I just realized that i haven't updated this in quite a while. Here's what's up:

- Back at school, it's kind of lonely and boring but that's no different than always
- Met Keith and he's amazing, and we decided to try dating. Tenative plans to see him again on October 1st
- Been playing more wow, mostly with Keith, we got into a friends' guild and we finally have a fun raiding group
- Drama is super gay and I've been avoiding hanging out with most people here because of it (Ash and Ry -- I miss you guys! Mall trip or something sometime? Please?)
- Been dealing with a lot of problems involving Slowbro. I really have no idea what to do -- I'm happy for the first time in a long time, but I can't be entirely happy knowing he's so miserable :\ But he won't talk to me and he won't stop doing stupid stuff... I just don't know what to do. I wish I could help.
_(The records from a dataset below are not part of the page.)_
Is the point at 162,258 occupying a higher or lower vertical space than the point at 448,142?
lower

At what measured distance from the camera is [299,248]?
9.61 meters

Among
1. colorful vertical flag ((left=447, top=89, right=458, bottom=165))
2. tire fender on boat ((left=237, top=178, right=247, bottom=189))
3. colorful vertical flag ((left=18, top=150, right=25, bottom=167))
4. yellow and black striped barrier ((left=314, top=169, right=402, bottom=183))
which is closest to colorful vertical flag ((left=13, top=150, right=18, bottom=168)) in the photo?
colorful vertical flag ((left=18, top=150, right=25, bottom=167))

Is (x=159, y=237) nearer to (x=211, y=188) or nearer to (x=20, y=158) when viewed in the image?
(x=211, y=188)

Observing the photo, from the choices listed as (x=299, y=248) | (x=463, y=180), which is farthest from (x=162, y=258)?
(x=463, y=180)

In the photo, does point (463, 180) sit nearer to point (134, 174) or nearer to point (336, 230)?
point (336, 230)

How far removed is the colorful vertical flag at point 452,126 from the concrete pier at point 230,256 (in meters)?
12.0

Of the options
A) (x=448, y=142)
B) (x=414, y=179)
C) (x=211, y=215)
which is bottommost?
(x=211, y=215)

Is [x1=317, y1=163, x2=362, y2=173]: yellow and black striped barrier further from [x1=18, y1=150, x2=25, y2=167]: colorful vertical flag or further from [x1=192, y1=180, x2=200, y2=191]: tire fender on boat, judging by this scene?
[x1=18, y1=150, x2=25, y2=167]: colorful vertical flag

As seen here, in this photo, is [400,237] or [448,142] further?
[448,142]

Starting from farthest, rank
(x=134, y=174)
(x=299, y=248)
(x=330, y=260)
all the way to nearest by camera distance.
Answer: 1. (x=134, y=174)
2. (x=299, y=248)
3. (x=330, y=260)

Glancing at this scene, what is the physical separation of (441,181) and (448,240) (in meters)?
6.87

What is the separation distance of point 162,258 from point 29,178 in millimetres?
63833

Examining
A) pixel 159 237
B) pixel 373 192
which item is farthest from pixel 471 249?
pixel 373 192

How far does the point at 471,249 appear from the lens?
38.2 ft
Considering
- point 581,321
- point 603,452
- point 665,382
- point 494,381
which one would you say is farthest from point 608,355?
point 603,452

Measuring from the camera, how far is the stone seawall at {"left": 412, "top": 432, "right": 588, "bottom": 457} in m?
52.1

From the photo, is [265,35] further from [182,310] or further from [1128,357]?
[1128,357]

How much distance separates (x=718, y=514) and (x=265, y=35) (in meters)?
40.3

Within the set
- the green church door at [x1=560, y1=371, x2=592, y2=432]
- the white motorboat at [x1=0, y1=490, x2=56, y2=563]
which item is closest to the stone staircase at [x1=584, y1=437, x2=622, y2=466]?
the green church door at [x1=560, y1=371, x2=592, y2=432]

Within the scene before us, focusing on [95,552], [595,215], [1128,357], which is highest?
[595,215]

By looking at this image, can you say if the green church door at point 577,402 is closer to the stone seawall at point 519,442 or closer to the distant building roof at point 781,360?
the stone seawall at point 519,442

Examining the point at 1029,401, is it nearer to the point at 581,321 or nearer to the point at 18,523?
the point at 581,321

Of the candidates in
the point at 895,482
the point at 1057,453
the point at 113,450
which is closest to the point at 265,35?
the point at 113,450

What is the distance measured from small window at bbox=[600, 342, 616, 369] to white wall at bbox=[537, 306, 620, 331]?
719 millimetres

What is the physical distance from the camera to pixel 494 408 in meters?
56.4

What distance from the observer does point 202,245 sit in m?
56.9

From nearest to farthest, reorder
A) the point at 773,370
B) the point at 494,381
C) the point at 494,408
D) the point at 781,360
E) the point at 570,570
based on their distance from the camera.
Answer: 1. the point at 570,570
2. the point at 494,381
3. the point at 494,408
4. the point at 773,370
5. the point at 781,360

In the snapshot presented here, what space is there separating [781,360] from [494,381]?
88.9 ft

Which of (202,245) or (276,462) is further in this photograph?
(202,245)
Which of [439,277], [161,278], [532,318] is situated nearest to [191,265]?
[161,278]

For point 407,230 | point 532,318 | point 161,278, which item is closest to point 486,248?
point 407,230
I really can't describe how surreal it was to meet Keith. I wasn't nervous driving to the airport to meet him, and when we met it wasn't awkward at all. It was like we'd always known each other. We just -- had a good time together. We went out to eat a couple times, stayed in and watched movies and played WoW together. It was really nice, to be able to just be around him. We were both really happy, the happiest either of us have been in a while. I don't think it's ever felt so natural to be around sometime that, for all intents and purposes, I hardly know. Except I do feel like I know him, and I feel more comfortable around him than most people. He's already seen me make an ass of myself multiple times, and he'd just grin at me and pull me into a hug and tell me not to worry about it. I could go on for days about how wonderful it was to have him here -- but there's really no words to accurately describe it. I'm so happy he's only a few hours away.